*What is expected*: From the line containing "White corner tower" through the last line of the records below, output every line exactly as it appears, but leave out the pictures.

Start of Information shown

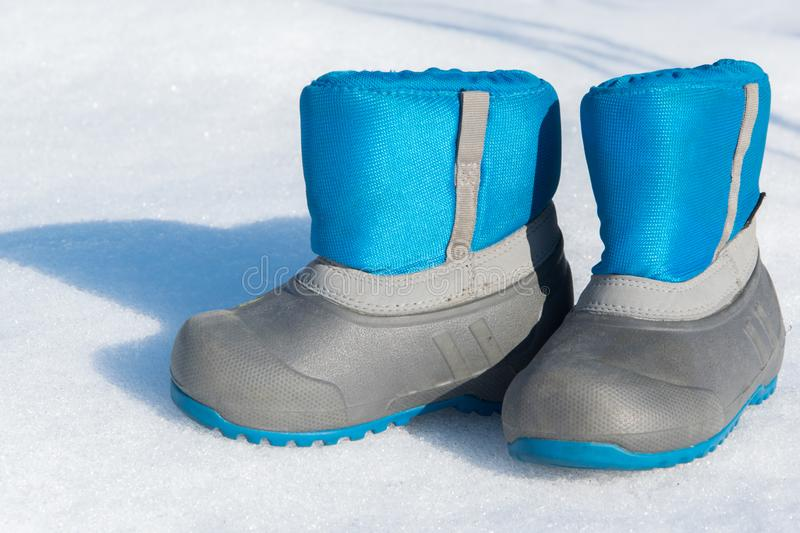Pair of waterproof children boots on the snow. Space for text royalty free stock photography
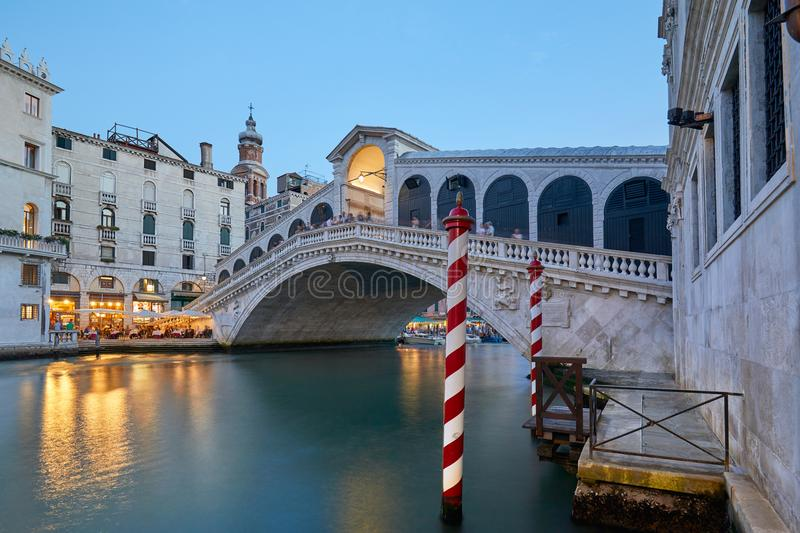 The Grand Canal and Rialto bridge with people, evening in Venice. Italy stock image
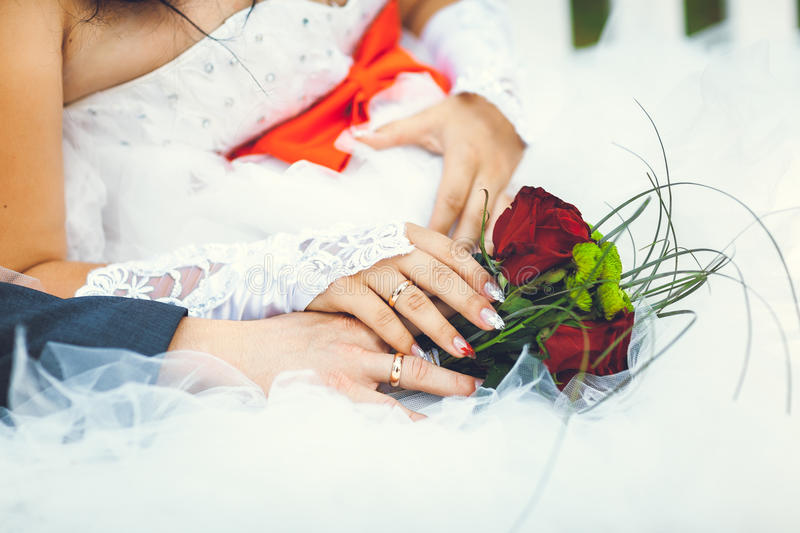 Bride hands with ring and wedding bouquet of flowers. Bride hand with ring and wedding bouquet of red flowers royalty free stock image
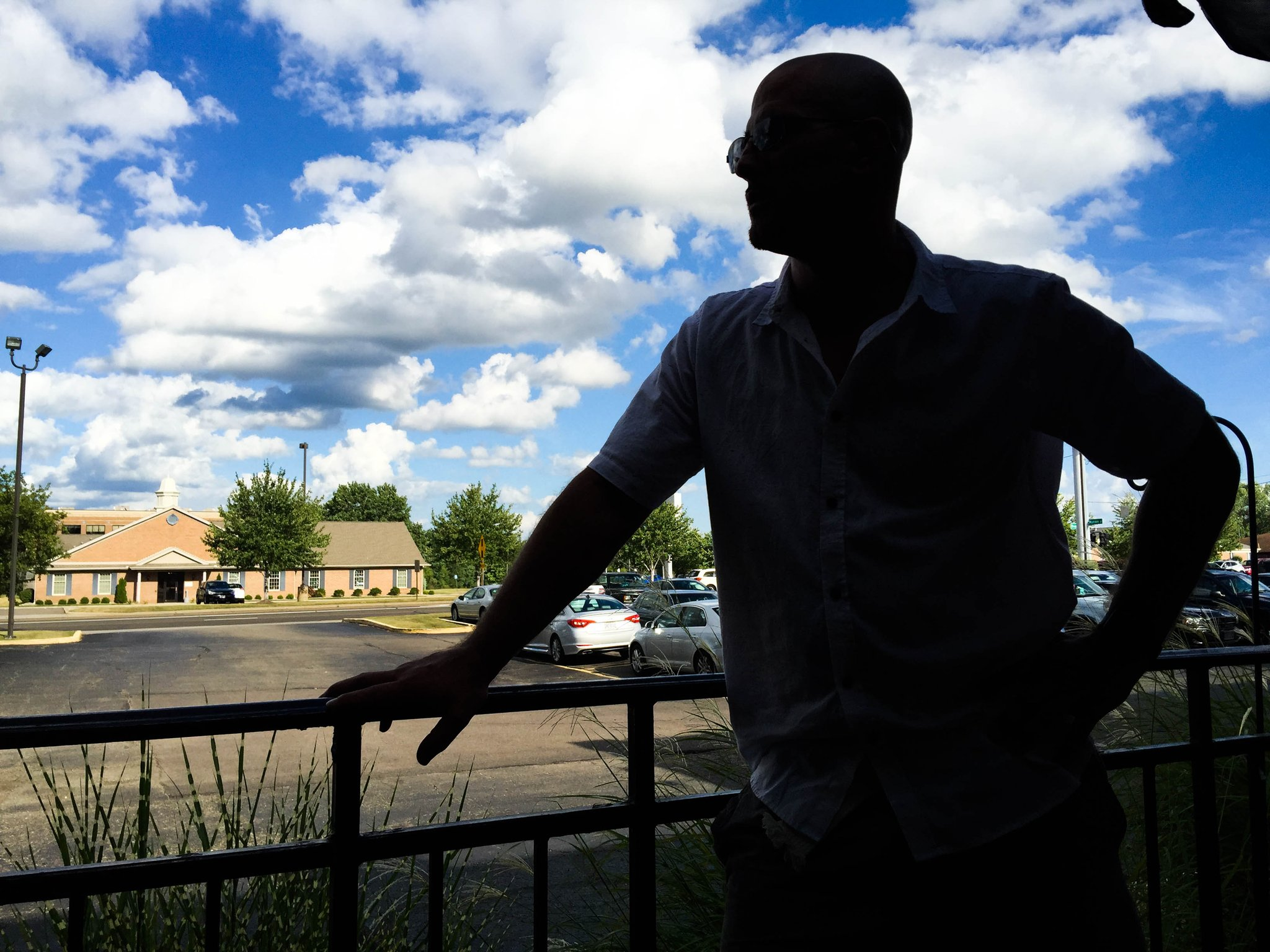 *Andrew, 37, looks out from the patio at a restaurant in Canton, Ohio on Aug. 18. (Photo by Stephanie Haney)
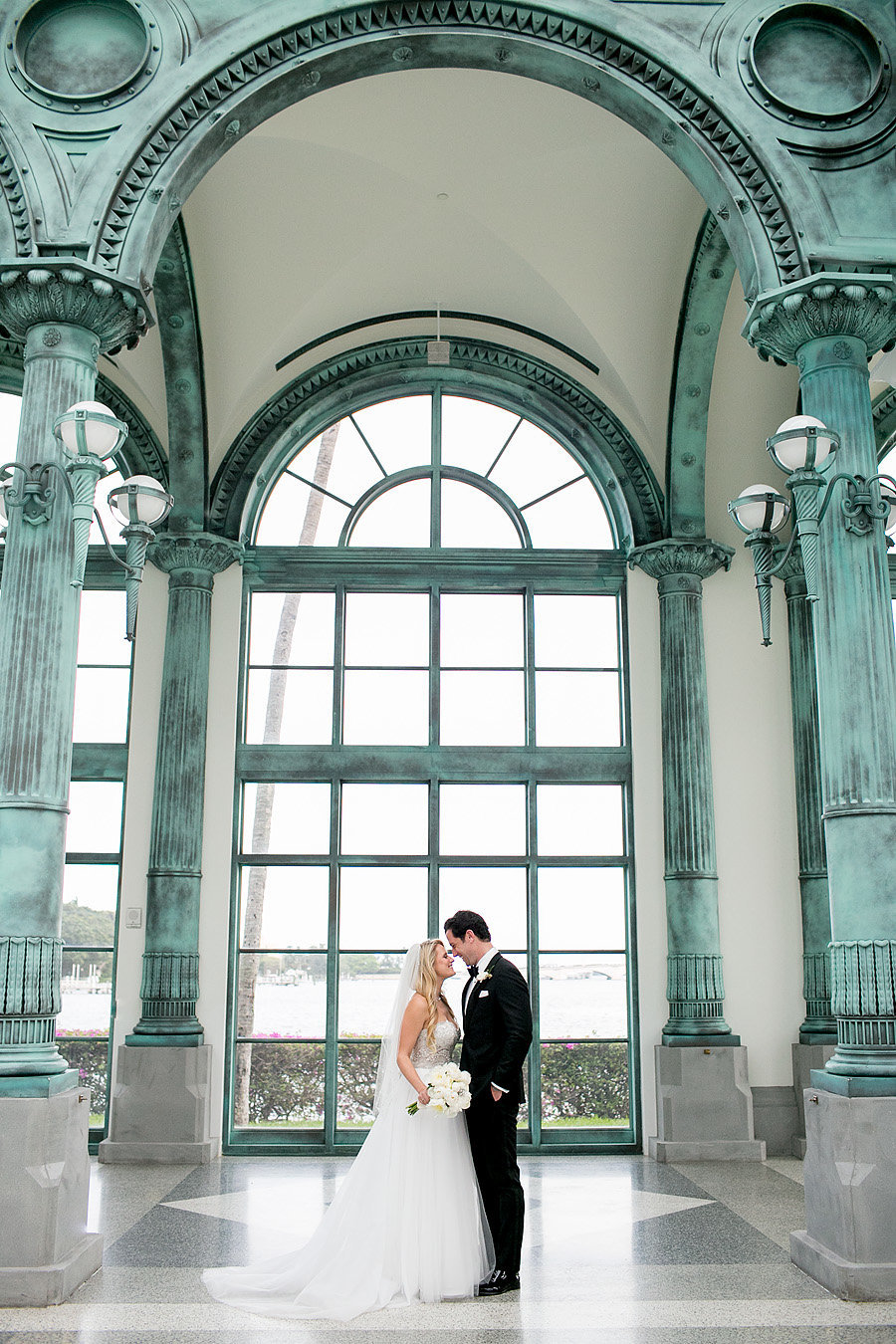 bride and groom standing in pavilion of flagler museum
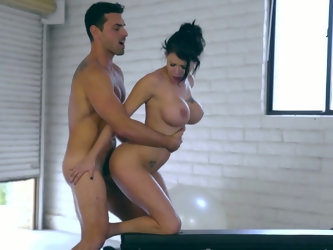 Incredibly good and sexy looking busty babe Peta Jensen is poked on table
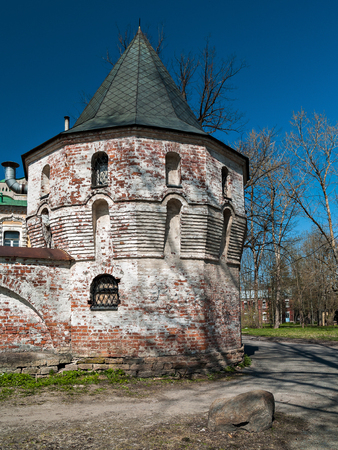 White corner tower of red brick with a green pointed roof in a ruinous architectural ensemble Fedorovsky town in the Alexander Park in Tsarskoye Selo in St. Petersburg, Russia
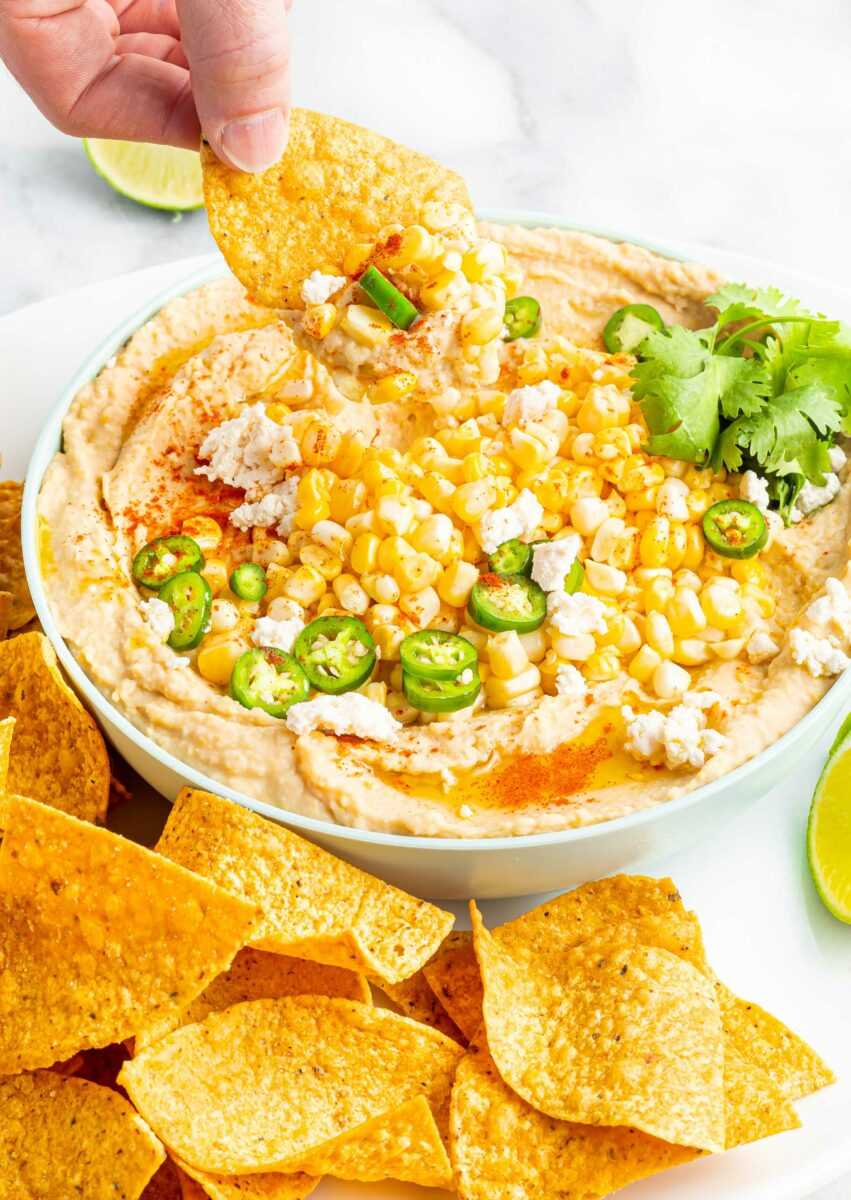 A chip has been dipped into street corn hummus.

End of Information shown

*Solution to the exercise*:
 White corner tower of red brick with a green pointed roof in a ruinous architectural ensemble Fedorovsky town in the Alexander Park in Tsarskoye Selo in St. Petersburg, Russia
 A chip has been dipped into street corn hummus.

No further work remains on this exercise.